# The SBHonline Community Daily > Books, Movies, and TV >  >  Depressing....

## MIke R

if its true...

*sigh*

http://articles.moneycentral.msn.com...-business.aspx

----------


## andynap

I saw that yesterday but didn't want to bother you.

----------


## JEK

Amazon just passed the point where they are selling more bits than atoms.

----------


## Dennis

Go talk to the folks at Blockbuster.*


*For the younger folks out there, Blockbuster was a "building" where you could go walk through aisles and aisles of videos on "DVD's". Then you could rent the movie for three days for about $3.00. Walk around any strip center in your area and you'll see empty spaces that used to be video stores.

----------


## JEK

Also, another name from the past: Tower Records.

----------


## JEK

And on the horizon: iTchotchke

----------


## Eve

How will I justify my coffee and cookie if I am not reading a book in the store!

----------


## MIke R

> I saw that yesterday but didn't want to bother you.
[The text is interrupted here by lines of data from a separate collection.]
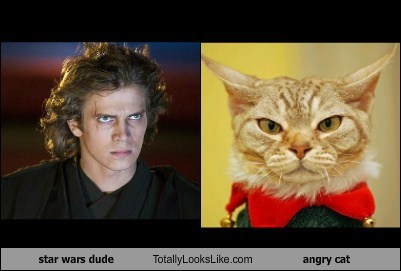 star wars dude Totally Looks Like angry cat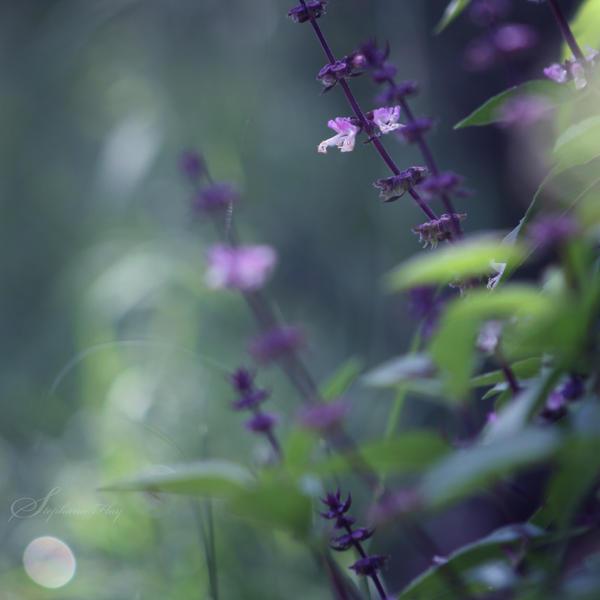 The midnight garden by DivineInvention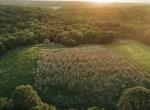Land for Sale Decatur County Iowa-56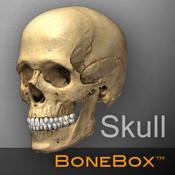 头骨医学教学软件 BoneBox™ – Skull Viewer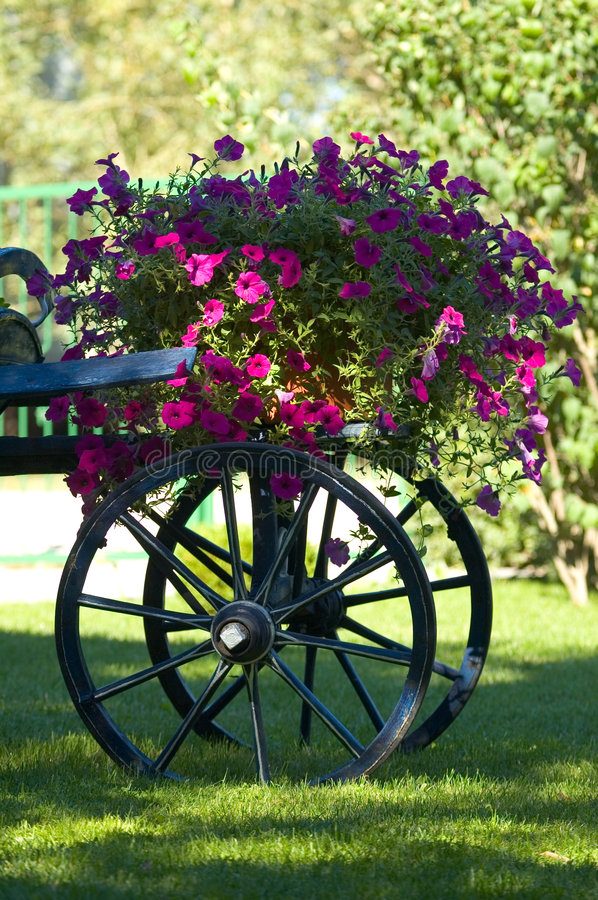 Download Old cart of flowers stock image. Image of spoked, still - 220689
the truth of the matter is, and it pains  me to admit it...is the very second that bookstore space gets gobbled up by our toy/hobby store, the income  per square foot of that space will go significantly up......I cant get around the truth in that...
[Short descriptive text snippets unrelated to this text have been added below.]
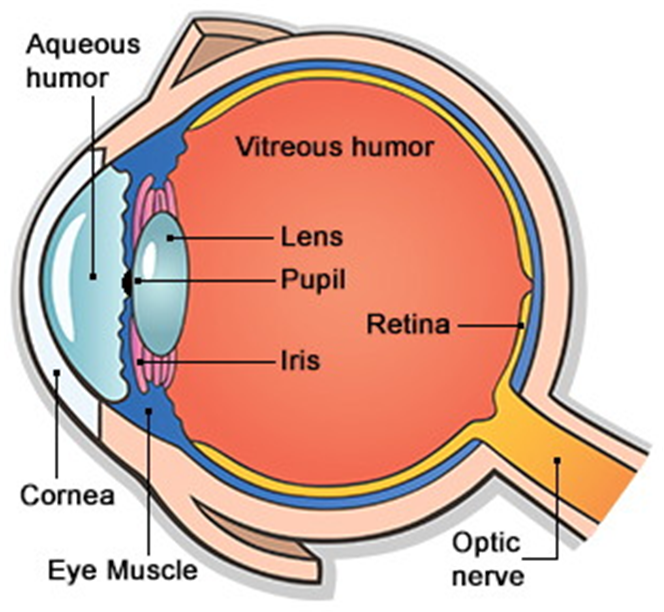 Draw a labelled sketch of the human eye from science light class 8 the labelled diagram of the human eye is as shown below ccuart Choice Image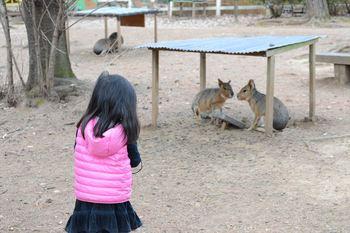 20170129_Zoo4.JPG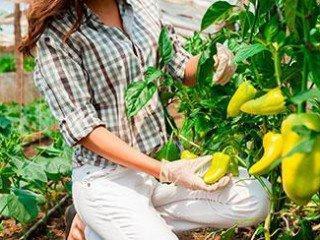 MF0530_2 Operaciones Culturales y Recolección en Cultivos Hortícolas y Flor Cortada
I just love my bookstore..it will break my heart if it comes to this.....not my wallet..but my heart

----------


## MIke R

we are going to get the point some day soon where our lives will not be tactile at all..we  will _feel_ nothing...it will all be electronically delivered..both in and out.....I had kids on the boat the other day texting each other from bow to stern rather than talking

----------


## Rosemary

That is depressing. Where is your bookstore and what is the name?

----------


## MIke R

its in New Hampshire in a Ski and Golf Resort...
http://www.bookmongernh.com/THE_BOOK.../About_Us.html

http://www.bookmongernh.com/THE_BOOKMONGER/Welcome.html

----------


## JohnC

Is that a young Lena posing for the picture?

----------


## MIke R

yep

----------


## Eve

VERY COOL!

----------